Provided passage =>
▼▼▼

- Other names: Ossifying fibroma
- Specialty: Oncology

= Osteofibrous dysplasia =

Osteofibrous dysplasia is a rare, benign non-neoplastic condition with no known cause. It is considered a fibrovascular defect. Campanacci described this condition in two leg bones, the tibia and fibula, and coined the term. This condition should be differentiated from nonossifying fibroma and fibrous dysplasia of bone.

==Presentation==
The tibia is the most commonly involved bone, accounting for 85% of cases. It is usually painless, although there may be localized pain or fracture, and presents as a localized firm swelling of the tibia in children less than two decades old (median age for males 10, females 13). Several authors have related this non-neoplastic lesion to adamantinoma – a tumor involving subcutaneous long bones – stating the common cause to be fibrovascular defect. However, the latter is distinguished from an osteofibrous dysplasia by the presence of soft tissue extension, intramedullary extension, periosteal reaction and presence of hyperchromic epithelial cells under the microscope.

▲▲▲

Material provided =>
▼▼▼

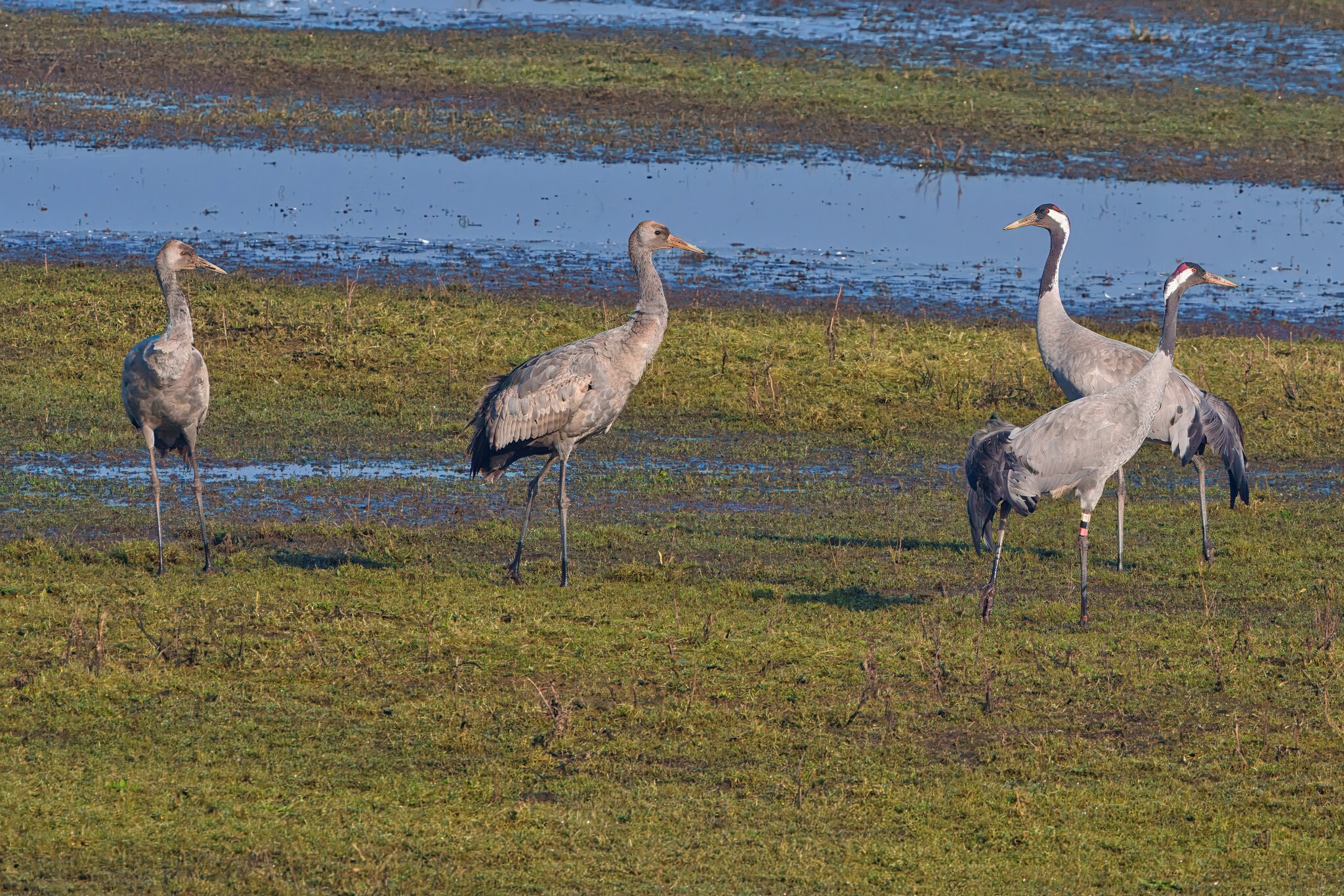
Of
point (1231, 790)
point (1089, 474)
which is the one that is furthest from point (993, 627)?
point (1231, 790)

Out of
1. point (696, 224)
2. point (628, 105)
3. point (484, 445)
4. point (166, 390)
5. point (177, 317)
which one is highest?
point (628, 105)

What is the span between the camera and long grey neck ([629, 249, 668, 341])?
10508 millimetres

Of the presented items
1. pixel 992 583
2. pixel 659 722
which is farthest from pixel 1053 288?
pixel 659 722

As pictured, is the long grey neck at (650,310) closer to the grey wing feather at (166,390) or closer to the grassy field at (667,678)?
the grassy field at (667,678)

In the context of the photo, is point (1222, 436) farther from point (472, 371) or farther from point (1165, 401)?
point (472, 371)

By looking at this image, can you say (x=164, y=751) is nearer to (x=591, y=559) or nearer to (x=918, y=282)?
(x=591, y=559)

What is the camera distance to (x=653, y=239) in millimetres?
11109

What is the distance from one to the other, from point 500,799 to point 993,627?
11.4 feet

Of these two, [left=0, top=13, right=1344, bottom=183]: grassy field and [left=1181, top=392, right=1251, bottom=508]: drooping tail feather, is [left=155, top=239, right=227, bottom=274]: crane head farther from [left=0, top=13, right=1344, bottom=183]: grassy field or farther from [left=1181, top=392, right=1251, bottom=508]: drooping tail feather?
[left=0, top=13, right=1344, bottom=183]: grassy field

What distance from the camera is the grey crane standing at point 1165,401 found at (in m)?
11.1

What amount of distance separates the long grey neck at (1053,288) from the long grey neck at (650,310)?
284 cm

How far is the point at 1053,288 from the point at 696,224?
10.1m

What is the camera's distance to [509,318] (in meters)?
16.0

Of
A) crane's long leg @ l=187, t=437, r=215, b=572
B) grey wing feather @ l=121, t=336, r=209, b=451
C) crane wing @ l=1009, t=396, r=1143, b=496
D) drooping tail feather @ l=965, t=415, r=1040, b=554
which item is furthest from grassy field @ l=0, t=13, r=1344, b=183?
crane wing @ l=1009, t=396, r=1143, b=496
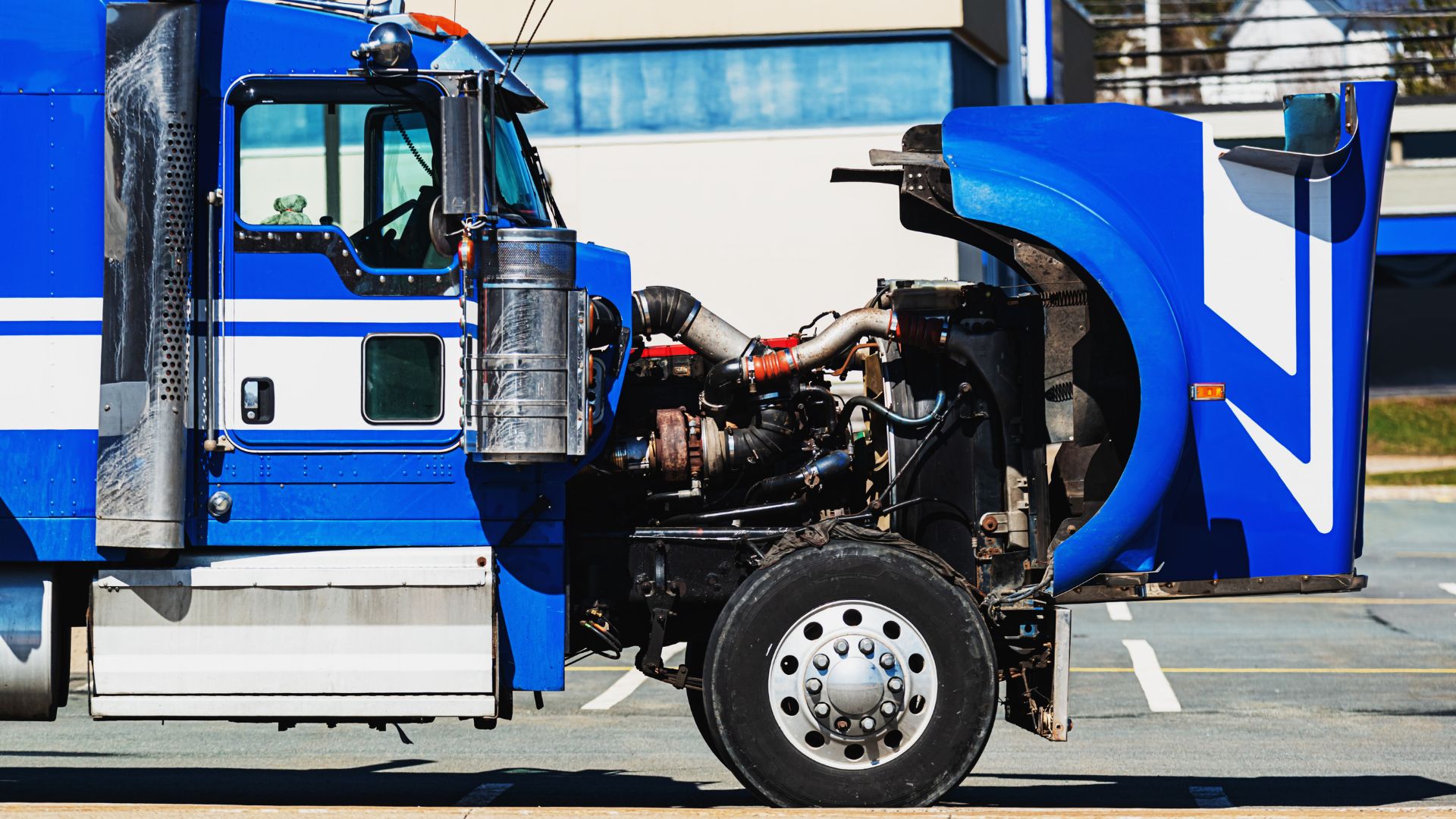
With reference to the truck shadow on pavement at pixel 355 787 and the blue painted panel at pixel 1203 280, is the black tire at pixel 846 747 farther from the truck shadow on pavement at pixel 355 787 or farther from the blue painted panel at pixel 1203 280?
the truck shadow on pavement at pixel 355 787

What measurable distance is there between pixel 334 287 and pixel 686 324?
57.7 inches

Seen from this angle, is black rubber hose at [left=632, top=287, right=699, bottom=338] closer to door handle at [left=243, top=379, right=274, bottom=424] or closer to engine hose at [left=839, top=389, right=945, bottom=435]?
engine hose at [left=839, top=389, right=945, bottom=435]

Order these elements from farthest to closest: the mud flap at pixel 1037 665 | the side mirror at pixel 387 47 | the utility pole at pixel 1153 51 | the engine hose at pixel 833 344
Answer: the utility pole at pixel 1153 51 → the engine hose at pixel 833 344 → the mud flap at pixel 1037 665 → the side mirror at pixel 387 47

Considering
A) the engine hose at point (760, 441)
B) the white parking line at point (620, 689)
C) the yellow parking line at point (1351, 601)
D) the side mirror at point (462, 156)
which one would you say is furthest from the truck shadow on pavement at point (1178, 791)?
the yellow parking line at point (1351, 601)

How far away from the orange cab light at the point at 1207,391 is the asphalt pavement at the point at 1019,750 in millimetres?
1568

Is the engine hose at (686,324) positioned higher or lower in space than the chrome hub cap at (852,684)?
higher

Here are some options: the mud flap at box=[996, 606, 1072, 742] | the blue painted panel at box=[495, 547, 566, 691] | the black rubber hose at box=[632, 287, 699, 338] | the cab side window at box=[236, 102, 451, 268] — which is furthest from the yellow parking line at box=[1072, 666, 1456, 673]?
the cab side window at box=[236, 102, 451, 268]

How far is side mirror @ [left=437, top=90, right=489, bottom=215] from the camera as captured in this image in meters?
6.55

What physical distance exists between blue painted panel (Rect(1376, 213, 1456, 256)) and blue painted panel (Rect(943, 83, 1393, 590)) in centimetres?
2640

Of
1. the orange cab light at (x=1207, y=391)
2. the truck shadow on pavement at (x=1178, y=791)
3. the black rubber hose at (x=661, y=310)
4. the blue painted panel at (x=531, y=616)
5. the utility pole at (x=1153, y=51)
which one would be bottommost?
the truck shadow on pavement at (x=1178, y=791)

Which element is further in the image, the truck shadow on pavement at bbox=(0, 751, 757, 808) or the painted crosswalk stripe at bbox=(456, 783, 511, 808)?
the truck shadow on pavement at bbox=(0, 751, 757, 808)

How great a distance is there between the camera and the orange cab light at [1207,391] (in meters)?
6.84

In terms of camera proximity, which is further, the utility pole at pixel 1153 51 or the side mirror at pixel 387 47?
the utility pole at pixel 1153 51

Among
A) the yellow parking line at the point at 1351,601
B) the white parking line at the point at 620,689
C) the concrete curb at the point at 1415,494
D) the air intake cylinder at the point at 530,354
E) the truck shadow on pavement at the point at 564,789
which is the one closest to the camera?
the air intake cylinder at the point at 530,354
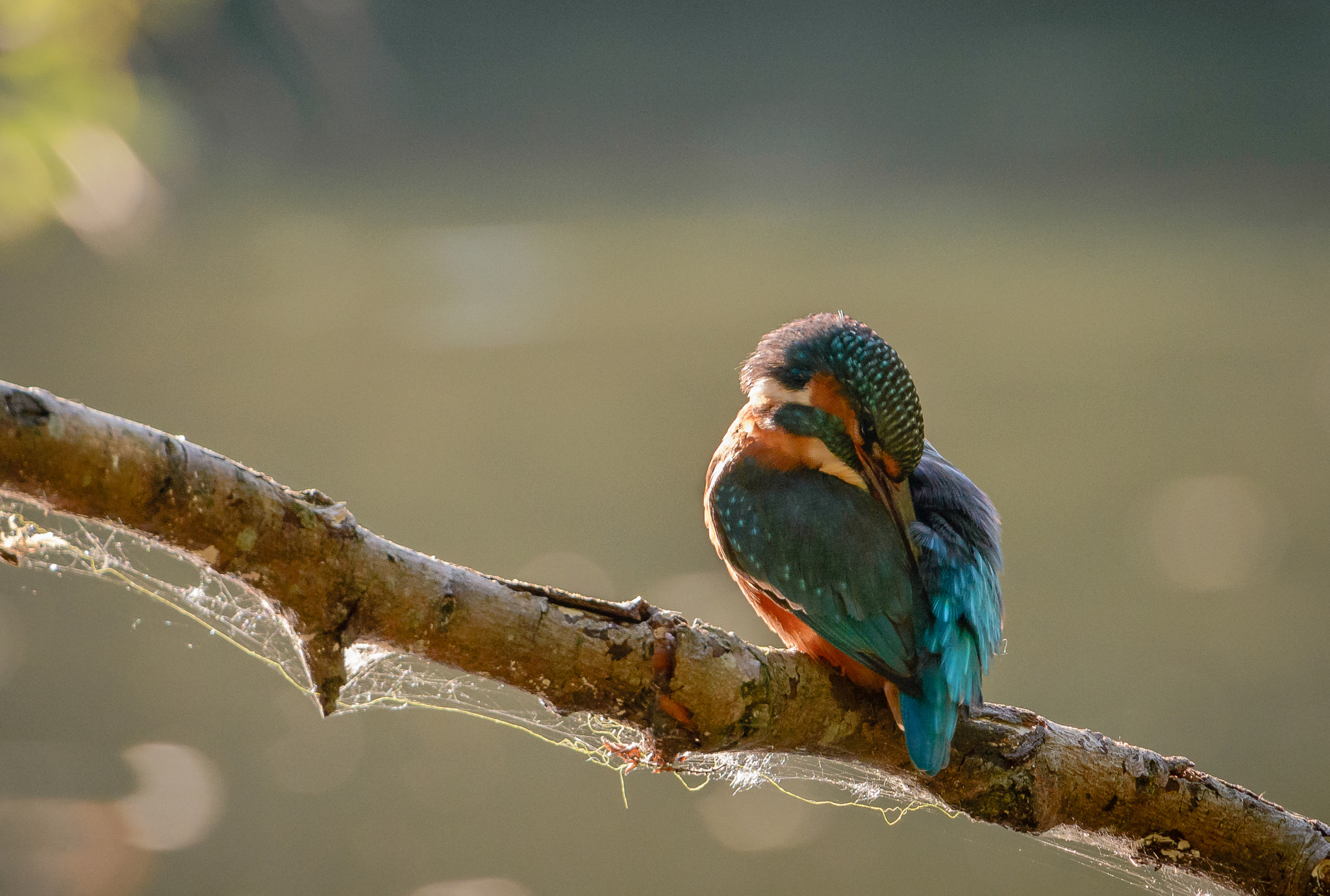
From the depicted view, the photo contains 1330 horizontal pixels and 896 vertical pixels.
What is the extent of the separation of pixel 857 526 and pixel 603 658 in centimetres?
48

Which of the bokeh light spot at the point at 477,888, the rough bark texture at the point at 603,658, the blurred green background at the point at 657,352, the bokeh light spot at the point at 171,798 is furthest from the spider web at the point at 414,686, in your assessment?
the bokeh light spot at the point at 171,798

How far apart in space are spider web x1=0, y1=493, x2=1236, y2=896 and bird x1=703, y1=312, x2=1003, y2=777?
0.19 meters

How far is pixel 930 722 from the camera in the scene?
1.12m

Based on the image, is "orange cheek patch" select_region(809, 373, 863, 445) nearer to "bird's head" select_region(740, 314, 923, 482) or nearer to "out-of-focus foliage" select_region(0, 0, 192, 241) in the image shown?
"bird's head" select_region(740, 314, 923, 482)

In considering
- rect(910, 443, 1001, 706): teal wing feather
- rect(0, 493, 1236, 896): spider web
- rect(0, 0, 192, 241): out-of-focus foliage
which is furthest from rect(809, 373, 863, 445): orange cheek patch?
rect(0, 0, 192, 241): out-of-focus foliage

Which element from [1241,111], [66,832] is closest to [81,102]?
[66,832]

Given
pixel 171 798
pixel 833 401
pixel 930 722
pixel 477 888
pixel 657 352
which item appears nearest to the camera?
pixel 930 722

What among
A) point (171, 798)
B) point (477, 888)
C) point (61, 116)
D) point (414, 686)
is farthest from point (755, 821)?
point (61, 116)

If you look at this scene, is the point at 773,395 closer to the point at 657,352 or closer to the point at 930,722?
the point at 930,722

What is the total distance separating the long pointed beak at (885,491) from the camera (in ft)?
4.33

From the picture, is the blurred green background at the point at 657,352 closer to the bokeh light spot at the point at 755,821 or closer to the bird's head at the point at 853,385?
the bokeh light spot at the point at 755,821

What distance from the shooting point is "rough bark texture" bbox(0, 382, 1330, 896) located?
0.78 m

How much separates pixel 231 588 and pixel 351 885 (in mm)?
3083

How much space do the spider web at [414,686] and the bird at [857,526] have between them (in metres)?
0.19
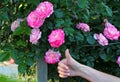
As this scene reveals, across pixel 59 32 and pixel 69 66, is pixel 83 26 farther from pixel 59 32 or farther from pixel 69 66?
pixel 69 66

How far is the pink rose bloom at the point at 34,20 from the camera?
8.18 feet

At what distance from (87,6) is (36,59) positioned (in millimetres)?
499

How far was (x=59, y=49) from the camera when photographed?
265 centimetres

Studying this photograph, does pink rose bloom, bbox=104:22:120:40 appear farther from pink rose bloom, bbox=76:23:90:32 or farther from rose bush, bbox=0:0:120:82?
pink rose bloom, bbox=76:23:90:32

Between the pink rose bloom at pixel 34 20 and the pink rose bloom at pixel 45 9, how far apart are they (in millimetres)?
24

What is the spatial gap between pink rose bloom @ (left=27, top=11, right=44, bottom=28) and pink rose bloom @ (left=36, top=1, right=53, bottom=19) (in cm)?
2

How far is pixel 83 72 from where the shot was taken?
2.08m

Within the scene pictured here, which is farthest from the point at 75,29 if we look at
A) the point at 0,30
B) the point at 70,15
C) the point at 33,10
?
the point at 0,30

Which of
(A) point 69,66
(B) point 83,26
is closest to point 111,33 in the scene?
(B) point 83,26

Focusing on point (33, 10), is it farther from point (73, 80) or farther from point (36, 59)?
point (73, 80)

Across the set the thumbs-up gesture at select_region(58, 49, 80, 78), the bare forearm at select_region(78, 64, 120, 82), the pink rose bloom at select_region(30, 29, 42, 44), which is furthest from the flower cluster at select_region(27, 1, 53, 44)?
the bare forearm at select_region(78, 64, 120, 82)

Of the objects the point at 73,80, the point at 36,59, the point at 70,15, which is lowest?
the point at 73,80

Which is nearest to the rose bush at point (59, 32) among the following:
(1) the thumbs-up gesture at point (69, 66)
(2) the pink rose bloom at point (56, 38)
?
(2) the pink rose bloom at point (56, 38)

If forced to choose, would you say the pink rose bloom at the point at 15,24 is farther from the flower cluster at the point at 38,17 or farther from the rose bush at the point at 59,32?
the flower cluster at the point at 38,17
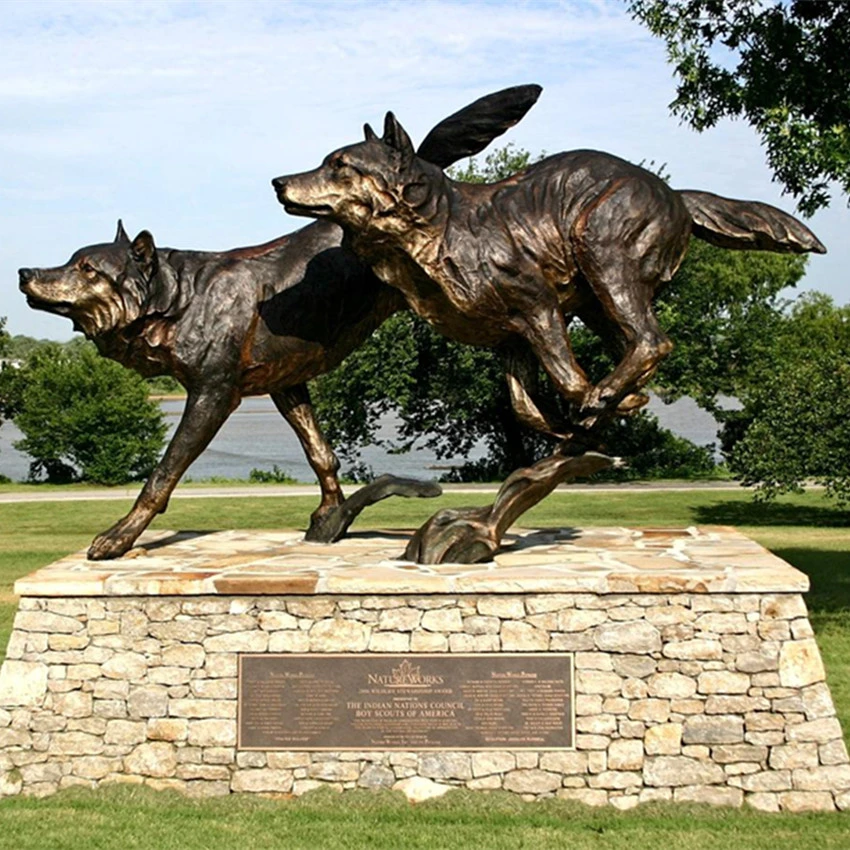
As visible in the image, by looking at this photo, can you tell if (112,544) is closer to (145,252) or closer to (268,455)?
(145,252)

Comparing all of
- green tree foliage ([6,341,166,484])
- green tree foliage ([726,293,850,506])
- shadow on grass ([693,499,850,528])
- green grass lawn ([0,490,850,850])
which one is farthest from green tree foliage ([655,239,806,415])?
green grass lawn ([0,490,850,850])

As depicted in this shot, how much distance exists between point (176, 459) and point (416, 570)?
1.69 metres

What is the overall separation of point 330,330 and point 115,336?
1.31 meters

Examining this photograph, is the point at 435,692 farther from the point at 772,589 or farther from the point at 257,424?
the point at 257,424

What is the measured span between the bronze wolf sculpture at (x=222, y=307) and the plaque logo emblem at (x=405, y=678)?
1840 mm

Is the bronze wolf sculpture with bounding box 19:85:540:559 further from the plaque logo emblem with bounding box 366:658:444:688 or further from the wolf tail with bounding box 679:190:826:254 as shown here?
the plaque logo emblem with bounding box 366:658:444:688

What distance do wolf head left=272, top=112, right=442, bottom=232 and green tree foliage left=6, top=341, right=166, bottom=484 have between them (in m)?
19.5

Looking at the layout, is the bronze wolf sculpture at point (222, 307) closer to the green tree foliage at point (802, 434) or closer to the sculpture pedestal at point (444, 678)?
the sculpture pedestal at point (444, 678)

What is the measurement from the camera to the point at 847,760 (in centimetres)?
640

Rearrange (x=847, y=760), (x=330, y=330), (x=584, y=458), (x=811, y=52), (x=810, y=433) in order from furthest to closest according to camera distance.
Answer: (x=810, y=433) → (x=811, y=52) → (x=330, y=330) → (x=584, y=458) → (x=847, y=760)

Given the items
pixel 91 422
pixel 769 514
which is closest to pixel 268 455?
pixel 91 422

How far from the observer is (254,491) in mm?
22547

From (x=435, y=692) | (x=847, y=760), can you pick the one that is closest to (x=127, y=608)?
(x=435, y=692)

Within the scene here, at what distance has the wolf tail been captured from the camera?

▲▲▲

Activity => Continue the osteofibrous dysplasia article from its last sentence. This data has no connection to the article on osteofibrous dysplasia.

Expected answer =>
Osteofibrous dysplasia may also be mistaken for fibrous dysplasia of bone, although osteofibrous dysplasia is more likely to show an immunohistochemical reaction to osteonectin, neurofibromin 1, and S-100 protein.

==Treatment==
Osteofibrous dysplasia is treated with marginal resection with or without bone grafting, depending on the size of the lesion and the extent of bony involvement. However, due to the high rate of recurrence in skeletally immature individuals, this procedure is usually postponed until skeletal maturity.